[START GIVEN DATA]

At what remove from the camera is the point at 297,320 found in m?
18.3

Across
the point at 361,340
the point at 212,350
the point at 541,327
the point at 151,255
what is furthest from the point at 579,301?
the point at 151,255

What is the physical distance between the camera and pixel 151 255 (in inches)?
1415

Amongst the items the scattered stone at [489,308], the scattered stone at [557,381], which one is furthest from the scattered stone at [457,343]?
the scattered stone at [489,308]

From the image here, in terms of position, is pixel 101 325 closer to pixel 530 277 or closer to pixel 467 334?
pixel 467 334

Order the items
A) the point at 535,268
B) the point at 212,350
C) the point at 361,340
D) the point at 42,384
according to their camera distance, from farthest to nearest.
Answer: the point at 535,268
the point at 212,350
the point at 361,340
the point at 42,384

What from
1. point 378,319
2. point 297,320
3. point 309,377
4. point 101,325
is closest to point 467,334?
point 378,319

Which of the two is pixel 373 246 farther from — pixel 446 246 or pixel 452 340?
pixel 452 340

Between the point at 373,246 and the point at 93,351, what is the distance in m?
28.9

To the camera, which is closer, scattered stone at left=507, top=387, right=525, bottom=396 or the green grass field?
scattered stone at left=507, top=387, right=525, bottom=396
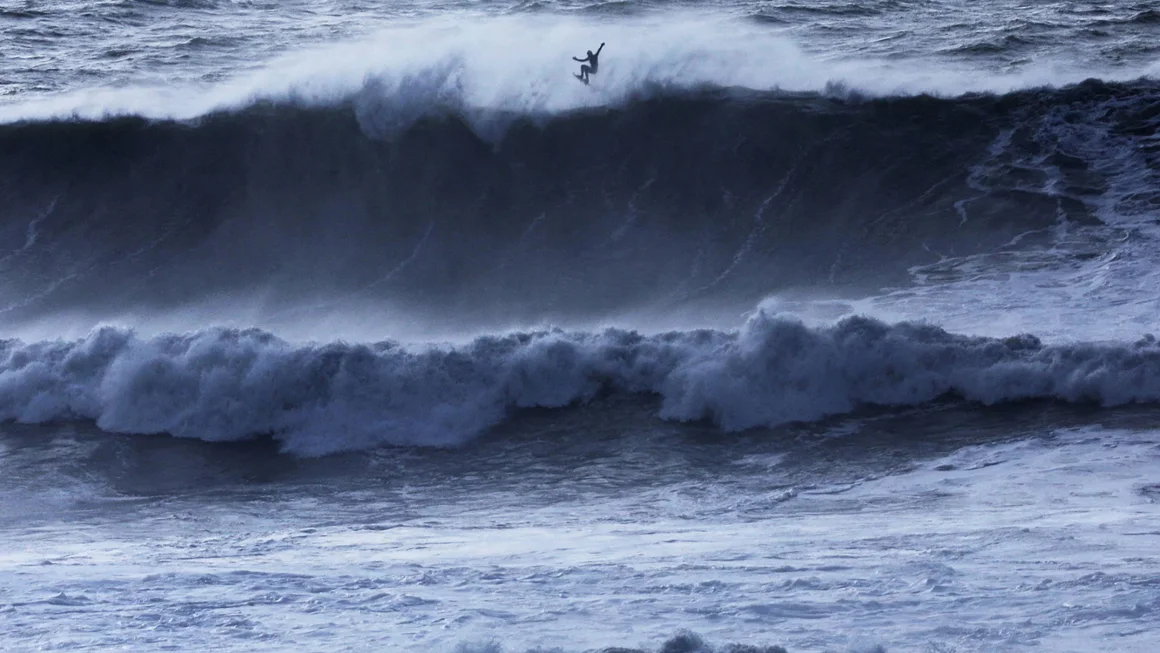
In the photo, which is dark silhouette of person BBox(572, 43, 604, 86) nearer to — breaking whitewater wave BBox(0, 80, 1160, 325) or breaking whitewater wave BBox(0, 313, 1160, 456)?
breaking whitewater wave BBox(0, 80, 1160, 325)

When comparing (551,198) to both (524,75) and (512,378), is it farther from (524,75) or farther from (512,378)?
(512,378)

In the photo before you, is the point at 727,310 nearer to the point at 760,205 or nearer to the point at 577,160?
the point at 760,205

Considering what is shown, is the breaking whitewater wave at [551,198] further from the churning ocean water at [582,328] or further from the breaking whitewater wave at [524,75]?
the breaking whitewater wave at [524,75]

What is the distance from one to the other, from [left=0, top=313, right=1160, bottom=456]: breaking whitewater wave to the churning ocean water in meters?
0.03

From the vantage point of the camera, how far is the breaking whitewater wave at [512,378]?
34.7 feet

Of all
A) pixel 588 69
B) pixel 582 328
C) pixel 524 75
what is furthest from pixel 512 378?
pixel 524 75

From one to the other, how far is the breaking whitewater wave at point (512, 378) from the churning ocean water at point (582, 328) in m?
0.03

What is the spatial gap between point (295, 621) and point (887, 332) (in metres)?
5.72

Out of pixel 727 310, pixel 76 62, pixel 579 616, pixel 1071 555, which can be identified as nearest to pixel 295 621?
pixel 579 616

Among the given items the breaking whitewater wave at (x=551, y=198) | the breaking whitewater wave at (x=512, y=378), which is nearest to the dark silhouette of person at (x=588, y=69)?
the breaking whitewater wave at (x=551, y=198)

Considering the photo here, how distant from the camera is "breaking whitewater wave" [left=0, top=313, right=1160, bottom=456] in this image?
10.6 meters

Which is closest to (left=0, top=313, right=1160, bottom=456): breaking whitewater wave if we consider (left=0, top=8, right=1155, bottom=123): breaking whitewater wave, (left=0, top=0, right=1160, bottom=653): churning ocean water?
(left=0, top=0, right=1160, bottom=653): churning ocean water

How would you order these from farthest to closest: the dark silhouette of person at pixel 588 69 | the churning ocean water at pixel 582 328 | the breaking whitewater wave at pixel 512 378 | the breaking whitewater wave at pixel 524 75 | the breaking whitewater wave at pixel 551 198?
1. the breaking whitewater wave at pixel 524 75
2. the dark silhouette of person at pixel 588 69
3. the breaking whitewater wave at pixel 551 198
4. the breaking whitewater wave at pixel 512 378
5. the churning ocean water at pixel 582 328

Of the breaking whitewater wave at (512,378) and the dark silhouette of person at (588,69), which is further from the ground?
the dark silhouette of person at (588,69)
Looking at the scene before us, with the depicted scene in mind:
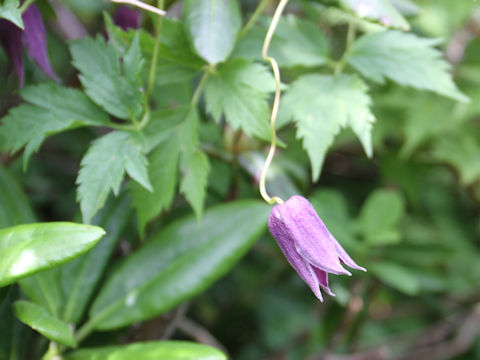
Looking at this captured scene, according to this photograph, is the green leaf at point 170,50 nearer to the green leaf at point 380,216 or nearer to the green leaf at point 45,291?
the green leaf at point 45,291

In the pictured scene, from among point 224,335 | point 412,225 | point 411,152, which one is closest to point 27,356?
point 224,335

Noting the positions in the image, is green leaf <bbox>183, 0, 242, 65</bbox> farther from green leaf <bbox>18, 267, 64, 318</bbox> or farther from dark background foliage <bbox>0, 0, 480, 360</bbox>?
green leaf <bbox>18, 267, 64, 318</bbox>

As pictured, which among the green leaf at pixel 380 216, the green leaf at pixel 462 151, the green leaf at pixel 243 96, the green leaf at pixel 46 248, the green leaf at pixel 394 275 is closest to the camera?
the green leaf at pixel 46 248

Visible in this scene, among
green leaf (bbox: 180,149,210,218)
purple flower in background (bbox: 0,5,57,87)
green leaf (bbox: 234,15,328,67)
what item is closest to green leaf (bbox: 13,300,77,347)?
green leaf (bbox: 180,149,210,218)

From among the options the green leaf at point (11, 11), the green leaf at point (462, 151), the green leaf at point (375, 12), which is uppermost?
the green leaf at point (11, 11)

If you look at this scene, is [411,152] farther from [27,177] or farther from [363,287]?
[27,177]

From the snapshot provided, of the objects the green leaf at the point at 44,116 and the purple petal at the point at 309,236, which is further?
the green leaf at the point at 44,116

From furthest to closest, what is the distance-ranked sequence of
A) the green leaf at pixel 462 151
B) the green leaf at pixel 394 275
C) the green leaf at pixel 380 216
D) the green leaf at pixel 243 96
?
the green leaf at pixel 462 151 < the green leaf at pixel 380 216 < the green leaf at pixel 394 275 < the green leaf at pixel 243 96

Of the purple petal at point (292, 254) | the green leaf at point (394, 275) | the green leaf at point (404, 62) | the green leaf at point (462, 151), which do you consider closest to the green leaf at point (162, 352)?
the purple petal at point (292, 254)
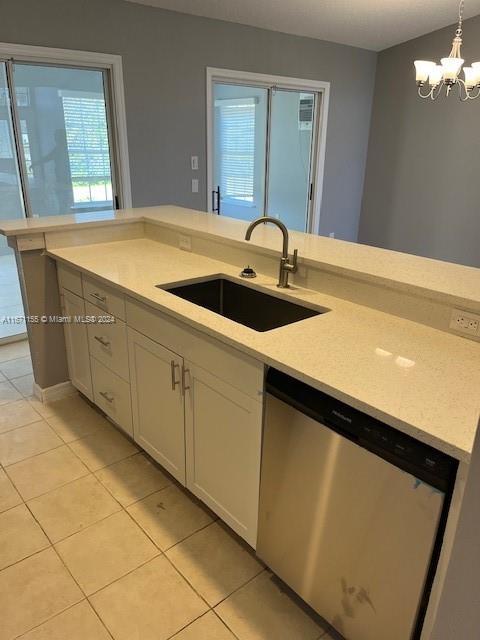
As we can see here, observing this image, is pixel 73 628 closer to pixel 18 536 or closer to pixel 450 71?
pixel 18 536

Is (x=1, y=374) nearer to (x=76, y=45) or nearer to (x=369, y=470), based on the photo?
(x=76, y=45)

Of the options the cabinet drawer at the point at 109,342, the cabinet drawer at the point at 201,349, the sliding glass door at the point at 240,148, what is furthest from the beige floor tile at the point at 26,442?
the sliding glass door at the point at 240,148

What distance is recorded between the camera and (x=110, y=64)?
3.65m

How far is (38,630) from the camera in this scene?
1.54m

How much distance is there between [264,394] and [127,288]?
0.87 metres

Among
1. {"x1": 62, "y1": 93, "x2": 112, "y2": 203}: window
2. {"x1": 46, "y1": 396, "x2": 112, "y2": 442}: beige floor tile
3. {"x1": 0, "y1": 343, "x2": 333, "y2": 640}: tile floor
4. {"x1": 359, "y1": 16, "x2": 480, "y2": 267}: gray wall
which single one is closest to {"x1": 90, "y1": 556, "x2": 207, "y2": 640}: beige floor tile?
{"x1": 0, "y1": 343, "x2": 333, "y2": 640}: tile floor

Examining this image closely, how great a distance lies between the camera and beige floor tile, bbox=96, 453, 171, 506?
2.15 m

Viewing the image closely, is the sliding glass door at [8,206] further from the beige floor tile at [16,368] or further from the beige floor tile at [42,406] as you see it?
the beige floor tile at [42,406]

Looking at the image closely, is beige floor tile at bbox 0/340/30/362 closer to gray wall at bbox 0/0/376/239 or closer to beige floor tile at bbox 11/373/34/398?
beige floor tile at bbox 11/373/34/398

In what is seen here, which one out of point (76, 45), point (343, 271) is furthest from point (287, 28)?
point (343, 271)

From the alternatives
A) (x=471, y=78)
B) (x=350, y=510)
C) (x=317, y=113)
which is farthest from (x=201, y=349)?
(x=317, y=113)

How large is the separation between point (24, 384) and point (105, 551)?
160 centimetres

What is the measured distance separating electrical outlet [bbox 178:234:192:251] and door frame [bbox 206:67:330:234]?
79.9 inches

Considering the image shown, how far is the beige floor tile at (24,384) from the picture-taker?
2979 millimetres
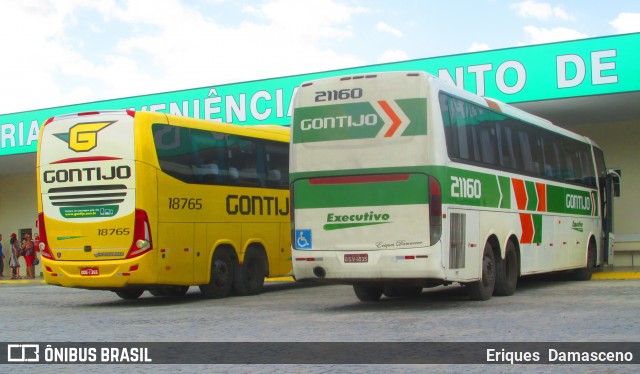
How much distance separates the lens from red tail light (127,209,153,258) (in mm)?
15422

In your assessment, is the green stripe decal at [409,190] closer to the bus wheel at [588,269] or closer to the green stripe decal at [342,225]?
the green stripe decal at [342,225]

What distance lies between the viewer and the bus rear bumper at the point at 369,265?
512 inches

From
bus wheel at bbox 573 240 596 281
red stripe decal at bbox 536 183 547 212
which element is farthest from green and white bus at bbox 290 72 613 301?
bus wheel at bbox 573 240 596 281

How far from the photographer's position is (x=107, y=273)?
611 inches

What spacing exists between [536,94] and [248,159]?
826 centimetres

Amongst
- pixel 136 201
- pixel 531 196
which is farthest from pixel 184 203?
pixel 531 196

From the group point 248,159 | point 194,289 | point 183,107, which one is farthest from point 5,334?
point 183,107

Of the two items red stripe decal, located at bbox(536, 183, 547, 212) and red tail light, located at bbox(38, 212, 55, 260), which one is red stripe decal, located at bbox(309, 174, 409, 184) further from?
red tail light, located at bbox(38, 212, 55, 260)

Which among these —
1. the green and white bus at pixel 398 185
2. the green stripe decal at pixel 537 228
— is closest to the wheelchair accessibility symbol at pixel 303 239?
the green and white bus at pixel 398 185

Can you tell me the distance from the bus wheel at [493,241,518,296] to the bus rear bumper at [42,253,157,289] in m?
5.77

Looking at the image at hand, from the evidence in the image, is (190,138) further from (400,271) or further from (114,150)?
(400,271)

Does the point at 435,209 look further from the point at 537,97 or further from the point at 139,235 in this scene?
the point at 537,97

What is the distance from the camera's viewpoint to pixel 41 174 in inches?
637

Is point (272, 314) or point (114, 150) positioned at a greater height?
point (114, 150)
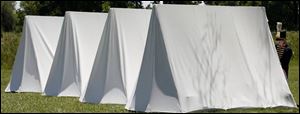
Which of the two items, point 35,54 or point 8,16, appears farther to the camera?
point 8,16

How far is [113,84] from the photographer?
1370cm

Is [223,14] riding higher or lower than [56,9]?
higher

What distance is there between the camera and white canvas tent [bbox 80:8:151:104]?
539 inches

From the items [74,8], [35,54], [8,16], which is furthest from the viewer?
[8,16]

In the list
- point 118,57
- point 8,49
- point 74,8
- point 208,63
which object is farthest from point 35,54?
point 74,8

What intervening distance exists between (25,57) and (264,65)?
29.1ft

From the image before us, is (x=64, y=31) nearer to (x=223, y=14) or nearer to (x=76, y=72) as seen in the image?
(x=76, y=72)

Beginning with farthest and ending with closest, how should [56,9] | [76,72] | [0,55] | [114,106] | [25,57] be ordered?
[56,9] → [0,55] → [25,57] → [76,72] → [114,106]

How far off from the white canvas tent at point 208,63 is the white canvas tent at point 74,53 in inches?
185

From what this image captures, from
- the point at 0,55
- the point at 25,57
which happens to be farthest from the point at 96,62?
the point at 0,55

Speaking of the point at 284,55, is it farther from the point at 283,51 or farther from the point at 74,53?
the point at 74,53

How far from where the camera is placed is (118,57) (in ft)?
45.4

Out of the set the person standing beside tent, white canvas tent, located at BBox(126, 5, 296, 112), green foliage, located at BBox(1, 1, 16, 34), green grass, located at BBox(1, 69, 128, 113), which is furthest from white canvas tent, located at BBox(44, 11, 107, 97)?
green foliage, located at BBox(1, 1, 16, 34)

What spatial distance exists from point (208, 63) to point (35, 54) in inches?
325
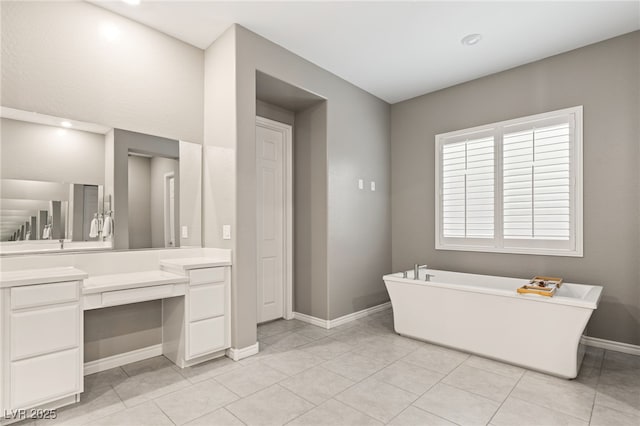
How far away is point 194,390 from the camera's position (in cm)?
242

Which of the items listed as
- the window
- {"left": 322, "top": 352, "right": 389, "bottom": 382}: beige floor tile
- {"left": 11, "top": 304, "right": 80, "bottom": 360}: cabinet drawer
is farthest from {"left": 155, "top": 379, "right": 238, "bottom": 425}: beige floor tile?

[END GIVEN DATA]

* [AIM OF THE TASK]
Going from the line with "From what this image captures, from" to the last line of the listing, write out each line exactly and nothing else. Leave out all pictures.

* [ANSWER TO THIS TASK]
From what this image captures, from
- the point at 0,55
- the point at 25,57
which happens to be farthest from the point at 96,62?
the point at 0,55

Speaking of the point at 284,55, is it farther from the point at 283,51 or farther from the point at 74,53?
the point at 74,53

How far from where the camera is placed is (118,57) (in ft)?
45.4

Out of the set the person standing beside tent, white canvas tent, located at BBox(126, 5, 296, 112), green foliage, located at BBox(1, 1, 16, 34), green grass, located at BBox(1, 69, 128, 113), which is furthest from white canvas tent, located at BBox(44, 11, 107, 97)?
green foliage, located at BBox(1, 1, 16, 34)

What spatial distance exists from point (208, 63) to point (35, 54) in inches?
325
How far away is point 194,390 from the camera's position (in cm)?
242

Which of the items listed as
- the window
- {"left": 322, "top": 352, "right": 389, "bottom": 382}: beige floor tile
- {"left": 11, "top": 304, "right": 80, "bottom": 360}: cabinet drawer
is farthest from {"left": 155, "top": 379, "right": 238, "bottom": 425}: beige floor tile?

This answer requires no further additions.